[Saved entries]
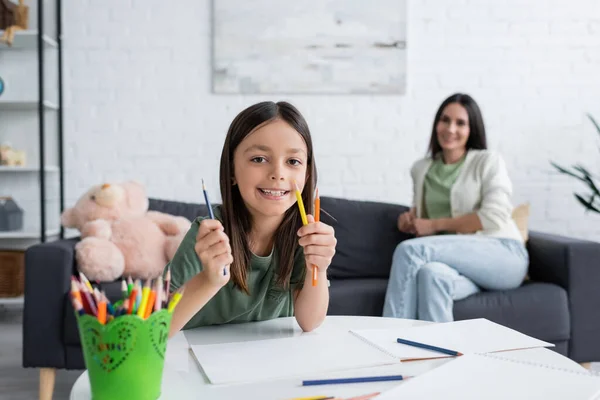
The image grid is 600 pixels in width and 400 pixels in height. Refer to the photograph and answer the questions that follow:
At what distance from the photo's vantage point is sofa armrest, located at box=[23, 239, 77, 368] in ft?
6.68

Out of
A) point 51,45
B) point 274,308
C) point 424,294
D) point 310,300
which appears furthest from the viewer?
point 51,45

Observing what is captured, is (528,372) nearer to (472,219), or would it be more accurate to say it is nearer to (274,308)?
(274,308)

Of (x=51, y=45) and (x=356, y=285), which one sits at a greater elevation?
(x=51, y=45)

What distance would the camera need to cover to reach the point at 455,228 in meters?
2.46

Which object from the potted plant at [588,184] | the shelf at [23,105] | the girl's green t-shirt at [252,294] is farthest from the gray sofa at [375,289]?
the girl's green t-shirt at [252,294]

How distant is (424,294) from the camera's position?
7.00 ft

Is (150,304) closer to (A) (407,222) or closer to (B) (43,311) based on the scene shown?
(B) (43,311)

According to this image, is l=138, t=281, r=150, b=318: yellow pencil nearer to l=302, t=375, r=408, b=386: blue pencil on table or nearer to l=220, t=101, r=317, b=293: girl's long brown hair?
l=302, t=375, r=408, b=386: blue pencil on table

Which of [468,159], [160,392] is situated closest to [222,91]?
[468,159]

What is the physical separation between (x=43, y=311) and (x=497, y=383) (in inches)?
66.3

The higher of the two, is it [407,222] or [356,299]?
[407,222]

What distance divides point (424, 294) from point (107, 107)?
1856mm

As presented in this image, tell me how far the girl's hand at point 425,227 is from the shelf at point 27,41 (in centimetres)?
190

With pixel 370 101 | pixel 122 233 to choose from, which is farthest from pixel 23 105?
pixel 370 101
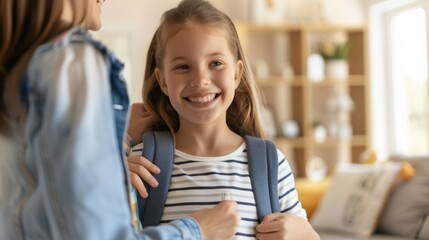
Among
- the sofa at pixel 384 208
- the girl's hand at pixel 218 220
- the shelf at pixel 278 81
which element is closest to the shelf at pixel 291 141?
the shelf at pixel 278 81

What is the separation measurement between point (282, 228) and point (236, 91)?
0.38 meters

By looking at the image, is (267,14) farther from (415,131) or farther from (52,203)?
(52,203)

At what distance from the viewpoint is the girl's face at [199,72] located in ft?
4.36

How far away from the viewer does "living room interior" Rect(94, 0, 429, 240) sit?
5641 millimetres

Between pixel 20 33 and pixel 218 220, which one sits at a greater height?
pixel 20 33

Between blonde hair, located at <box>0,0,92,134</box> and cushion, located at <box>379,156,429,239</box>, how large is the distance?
305cm

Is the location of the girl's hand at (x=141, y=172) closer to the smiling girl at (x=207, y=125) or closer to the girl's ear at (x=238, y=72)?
the smiling girl at (x=207, y=125)

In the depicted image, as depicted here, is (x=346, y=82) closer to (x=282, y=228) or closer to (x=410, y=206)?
(x=410, y=206)

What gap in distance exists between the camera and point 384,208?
3852 mm

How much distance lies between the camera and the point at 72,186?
87 cm

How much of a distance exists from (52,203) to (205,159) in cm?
52

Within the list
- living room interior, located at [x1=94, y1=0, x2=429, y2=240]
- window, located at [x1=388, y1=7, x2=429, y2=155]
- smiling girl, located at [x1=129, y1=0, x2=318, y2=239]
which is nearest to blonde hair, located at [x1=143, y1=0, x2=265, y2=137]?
smiling girl, located at [x1=129, y1=0, x2=318, y2=239]

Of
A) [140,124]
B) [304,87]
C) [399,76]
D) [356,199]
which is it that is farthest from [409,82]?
[140,124]

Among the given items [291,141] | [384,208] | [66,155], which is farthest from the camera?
[291,141]
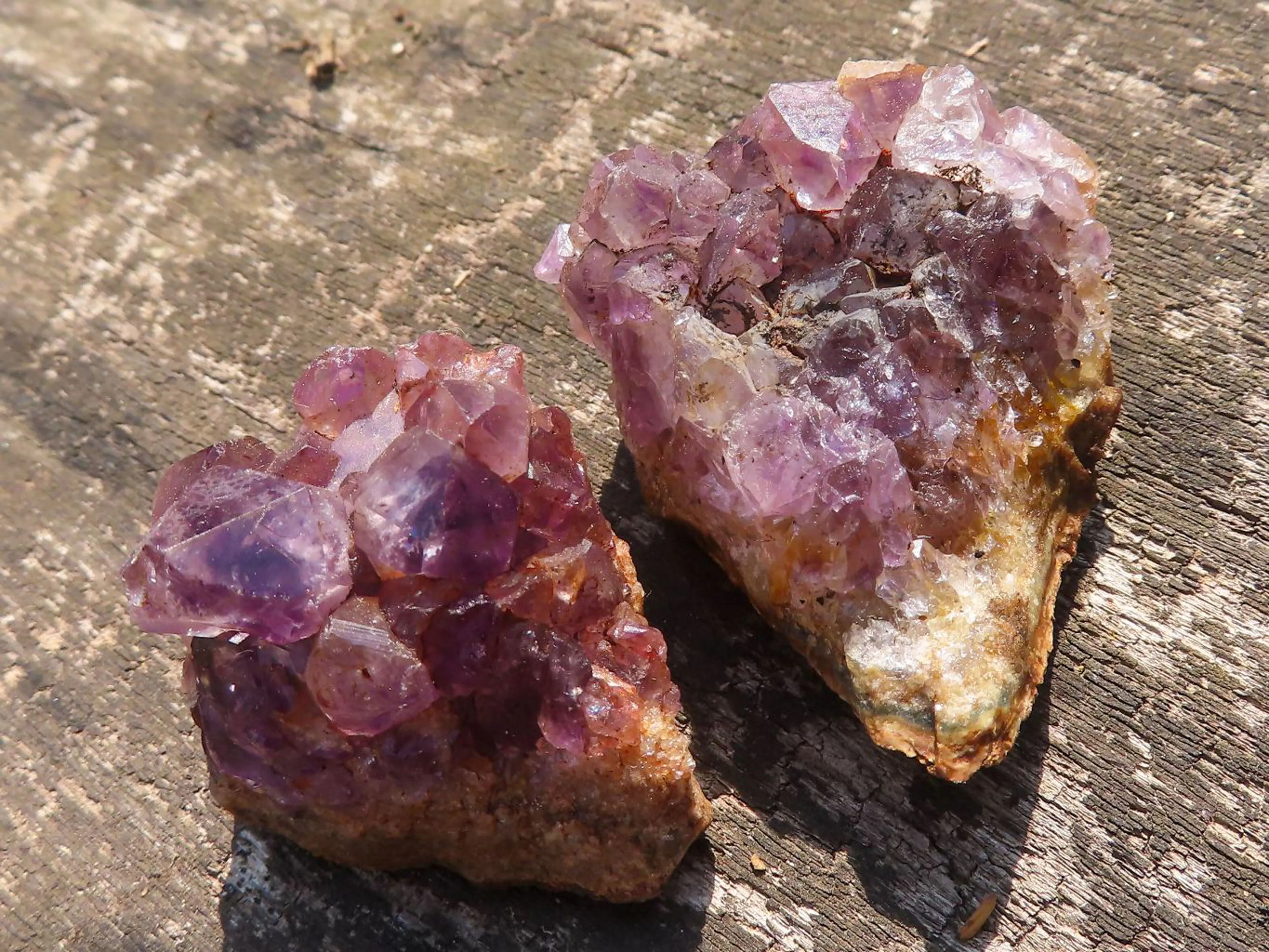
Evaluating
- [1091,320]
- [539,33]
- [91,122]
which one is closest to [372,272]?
[539,33]

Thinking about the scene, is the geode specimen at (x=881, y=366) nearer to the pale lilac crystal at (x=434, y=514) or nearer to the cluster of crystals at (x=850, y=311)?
the cluster of crystals at (x=850, y=311)

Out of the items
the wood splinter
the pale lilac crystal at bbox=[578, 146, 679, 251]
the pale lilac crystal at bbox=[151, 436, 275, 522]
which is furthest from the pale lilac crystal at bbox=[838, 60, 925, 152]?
the wood splinter

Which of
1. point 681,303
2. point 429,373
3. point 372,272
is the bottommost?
point 372,272

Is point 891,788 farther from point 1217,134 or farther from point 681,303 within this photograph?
point 1217,134

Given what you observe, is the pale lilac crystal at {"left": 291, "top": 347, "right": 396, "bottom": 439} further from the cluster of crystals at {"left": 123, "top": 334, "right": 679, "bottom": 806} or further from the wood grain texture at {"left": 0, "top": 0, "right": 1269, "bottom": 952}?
the wood grain texture at {"left": 0, "top": 0, "right": 1269, "bottom": 952}

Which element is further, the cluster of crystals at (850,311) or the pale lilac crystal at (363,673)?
the cluster of crystals at (850,311)

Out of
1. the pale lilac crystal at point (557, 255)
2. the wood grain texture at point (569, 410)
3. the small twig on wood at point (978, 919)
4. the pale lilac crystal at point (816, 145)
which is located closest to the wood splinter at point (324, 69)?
the wood grain texture at point (569, 410)
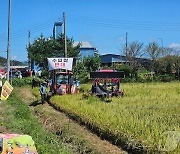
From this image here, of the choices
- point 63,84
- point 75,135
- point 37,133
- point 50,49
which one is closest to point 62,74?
point 63,84

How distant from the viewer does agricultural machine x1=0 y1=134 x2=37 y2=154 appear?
6664 mm

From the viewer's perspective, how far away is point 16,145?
22.0 ft

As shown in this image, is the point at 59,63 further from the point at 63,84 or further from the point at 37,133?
the point at 37,133

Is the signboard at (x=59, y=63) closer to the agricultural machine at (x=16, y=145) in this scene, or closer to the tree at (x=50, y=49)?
the agricultural machine at (x=16, y=145)

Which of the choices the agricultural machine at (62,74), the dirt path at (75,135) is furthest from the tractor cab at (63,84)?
the dirt path at (75,135)

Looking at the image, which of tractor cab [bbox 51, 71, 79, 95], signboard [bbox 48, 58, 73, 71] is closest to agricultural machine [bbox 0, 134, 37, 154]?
tractor cab [bbox 51, 71, 79, 95]

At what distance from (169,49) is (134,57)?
6.28m

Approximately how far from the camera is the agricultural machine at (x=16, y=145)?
6.66m

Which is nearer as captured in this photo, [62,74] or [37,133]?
[37,133]

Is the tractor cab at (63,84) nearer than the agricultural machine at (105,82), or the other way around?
the agricultural machine at (105,82)

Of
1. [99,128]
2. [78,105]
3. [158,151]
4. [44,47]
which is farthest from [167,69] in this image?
[158,151]

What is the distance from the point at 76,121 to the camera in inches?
588

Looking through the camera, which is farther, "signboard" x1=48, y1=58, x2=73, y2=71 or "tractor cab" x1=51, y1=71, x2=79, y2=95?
"signboard" x1=48, y1=58, x2=73, y2=71

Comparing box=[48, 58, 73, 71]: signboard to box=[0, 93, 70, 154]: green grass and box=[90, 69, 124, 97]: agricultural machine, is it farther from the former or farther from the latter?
box=[0, 93, 70, 154]: green grass
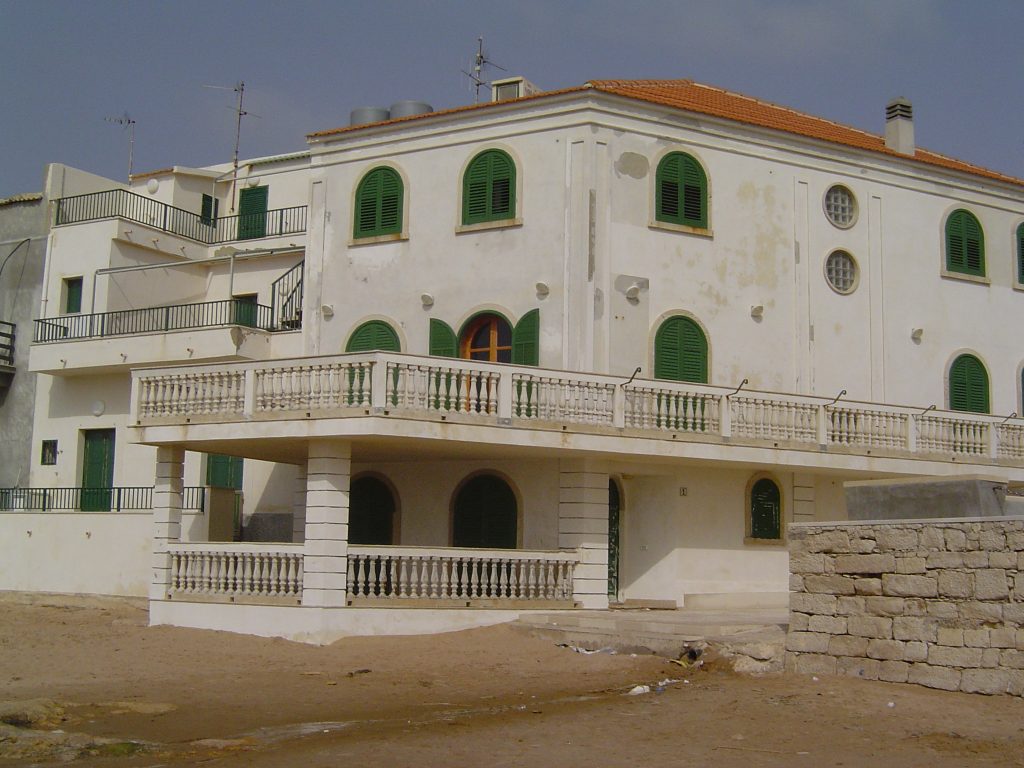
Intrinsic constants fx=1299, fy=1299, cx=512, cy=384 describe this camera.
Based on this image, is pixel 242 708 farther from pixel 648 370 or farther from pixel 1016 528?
pixel 648 370

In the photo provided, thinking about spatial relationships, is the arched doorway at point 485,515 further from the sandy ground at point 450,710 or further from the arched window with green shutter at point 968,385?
the arched window with green shutter at point 968,385

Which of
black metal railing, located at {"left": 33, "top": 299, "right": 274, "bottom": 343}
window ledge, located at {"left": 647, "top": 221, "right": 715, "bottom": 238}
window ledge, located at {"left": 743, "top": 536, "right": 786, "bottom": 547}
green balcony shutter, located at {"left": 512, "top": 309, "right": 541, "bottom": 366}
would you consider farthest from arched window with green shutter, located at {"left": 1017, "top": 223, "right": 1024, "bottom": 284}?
black metal railing, located at {"left": 33, "top": 299, "right": 274, "bottom": 343}

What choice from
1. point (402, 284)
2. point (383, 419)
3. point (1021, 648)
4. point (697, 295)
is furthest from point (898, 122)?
point (1021, 648)

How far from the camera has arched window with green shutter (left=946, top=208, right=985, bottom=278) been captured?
27281 millimetres

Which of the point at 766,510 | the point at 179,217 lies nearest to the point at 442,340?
the point at 766,510

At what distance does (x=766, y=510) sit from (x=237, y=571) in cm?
973

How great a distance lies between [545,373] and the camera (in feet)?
68.3

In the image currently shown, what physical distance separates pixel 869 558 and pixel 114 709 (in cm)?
895

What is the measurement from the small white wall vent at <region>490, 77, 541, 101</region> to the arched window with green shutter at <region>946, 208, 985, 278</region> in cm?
923

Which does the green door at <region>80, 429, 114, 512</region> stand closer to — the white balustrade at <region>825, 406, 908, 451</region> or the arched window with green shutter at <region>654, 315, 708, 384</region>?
the arched window with green shutter at <region>654, 315, 708, 384</region>

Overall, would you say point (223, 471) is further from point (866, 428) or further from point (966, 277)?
point (966, 277)

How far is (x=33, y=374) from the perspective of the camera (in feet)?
101

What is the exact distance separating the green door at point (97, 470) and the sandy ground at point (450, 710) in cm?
923

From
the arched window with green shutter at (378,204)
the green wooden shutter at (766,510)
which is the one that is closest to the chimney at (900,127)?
the green wooden shutter at (766,510)
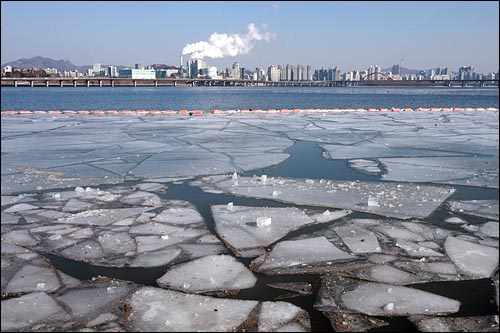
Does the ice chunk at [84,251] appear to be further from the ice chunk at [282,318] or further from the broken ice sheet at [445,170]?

__Prompt__
Please copy the lines above, starting at the one that holds "How far is (x=33, y=374)" and stopping after the last line, exactly as they appear and minus the pictures.

__Result for this exercise__
How far is (x=33, y=374) from the perspective of the camera (in feet)?
101

What is the exact distance separating the green door at point (97, 470) and the sandy ground at point (450, 710) in cm?
923

From
the arched window with green shutter at (378,204)
the green wooden shutter at (766,510)
which is the one that is closest to the chimney at (900,127)?
the green wooden shutter at (766,510)
Does the ice chunk at [84,251] appear to be further from the ice chunk at [282,318] or further from the broken ice sheet at [445,170]?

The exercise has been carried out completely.